In particolare, l’economia collaborativa dà la possibilità di accedere in modo più facile ed efficiente, rispetto a quanto succedeva in passato, a beni e servizi attraverso apposite piattaforme di collegamento e collaborazione, facilitando l’incontro fra la domanda del consumatore e l’offerta di beni e servizi, che possono essere forniti sia da soggetti professionisti che non professionisti.

2.8.

L’utilizzo della tecnologia e di piattaforme di collegamento efficienti ha rivoluzionato diversi settori, come per esempio quello dei trasporti a breve e ampio raggio, oltre a quello alberghiero o di gestione degli affitti di case o camere, che consentono di organizzare servizi di incontro tra la domanda e l’offerta, con grande efficienza e rapidità.

2.8.1.

In questo contesto si sono affermati alcuni grandi gestori, che per lo più hanno sede al di fuori dell’Unione europea e costituiscono chiari esempi della crescente affermazione dell’economia collaborativa.
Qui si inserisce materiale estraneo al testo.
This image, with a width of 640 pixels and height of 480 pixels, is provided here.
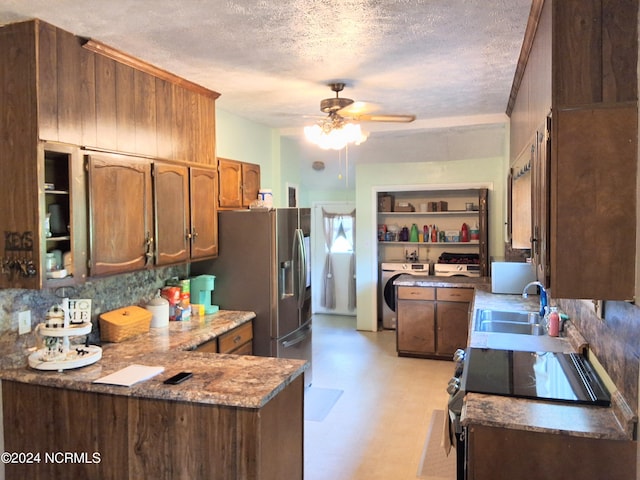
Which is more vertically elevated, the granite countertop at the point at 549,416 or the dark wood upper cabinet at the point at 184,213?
the dark wood upper cabinet at the point at 184,213

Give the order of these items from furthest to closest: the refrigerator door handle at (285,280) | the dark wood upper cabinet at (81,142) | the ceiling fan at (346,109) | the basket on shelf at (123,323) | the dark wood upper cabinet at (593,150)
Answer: the refrigerator door handle at (285,280)
the ceiling fan at (346,109)
the basket on shelf at (123,323)
the dark wood upper cabinet at (81,142)
the dark wood upper cabinet at (593,150)

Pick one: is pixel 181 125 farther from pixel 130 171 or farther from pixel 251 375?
pixel 251 375

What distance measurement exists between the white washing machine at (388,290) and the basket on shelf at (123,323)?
4.02 m

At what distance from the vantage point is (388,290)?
671cm

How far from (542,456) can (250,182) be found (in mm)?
3535

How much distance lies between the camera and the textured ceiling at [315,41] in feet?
7.47

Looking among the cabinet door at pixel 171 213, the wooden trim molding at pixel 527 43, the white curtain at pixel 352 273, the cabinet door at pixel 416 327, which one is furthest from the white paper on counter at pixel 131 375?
the white curtain at pixel 352 273

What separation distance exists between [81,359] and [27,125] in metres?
1.16

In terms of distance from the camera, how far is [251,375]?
233 centimetres

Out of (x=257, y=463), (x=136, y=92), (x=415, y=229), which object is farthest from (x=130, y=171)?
(x=415, y=229)

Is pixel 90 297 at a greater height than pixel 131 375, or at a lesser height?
greater

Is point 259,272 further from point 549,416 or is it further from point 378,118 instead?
point 549,416

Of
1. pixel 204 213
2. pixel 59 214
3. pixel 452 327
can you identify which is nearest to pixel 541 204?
pixel 59 214

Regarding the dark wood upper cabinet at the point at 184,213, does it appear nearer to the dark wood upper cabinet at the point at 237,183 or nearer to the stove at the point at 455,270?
the dark wood upper cabinet at the point at 237,183
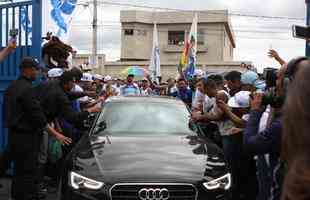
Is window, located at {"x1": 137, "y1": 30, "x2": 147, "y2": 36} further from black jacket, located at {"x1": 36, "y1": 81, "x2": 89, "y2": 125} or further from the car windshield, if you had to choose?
black jacket, located at {"x1": 36, "y1": 81, "x2": 89, "y2": 125}

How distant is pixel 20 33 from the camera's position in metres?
8.41

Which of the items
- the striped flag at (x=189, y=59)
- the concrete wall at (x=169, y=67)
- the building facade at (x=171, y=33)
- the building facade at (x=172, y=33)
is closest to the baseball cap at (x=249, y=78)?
the striped flag at (x=189, y=59)

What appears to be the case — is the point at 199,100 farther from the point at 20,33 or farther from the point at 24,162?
the point at 24,162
Tali esempi hanno dimostrato il grande potenziale di crescita di questo settore, ma anche le problematiche che esso pone al legislatore sotto il profilo legale, sul piano del regime di tassazione e con riferimento alle forme di regolazione del lavoro e della previdenza e assicurazione dei lavoratori.

2.9.

Ai settori sopra menzionati se ne stanno aggiungendo anche altri progressivamente interessati dal fenomeno dell’economia collaborativa, come alcuni servizi finanziari, la cura della persona e i servizi sanitari. Ulteriori settori e servizi si aggiungeranno nei prossimi anni, contribuendo a rendere ancora più rilevante il fenomeno dell’economia collaborativa: è quindi evidente che una adeguata riflessione sui profili regolatori e fiscali della materia risulta oggi non solo utile, ma anche necessaria.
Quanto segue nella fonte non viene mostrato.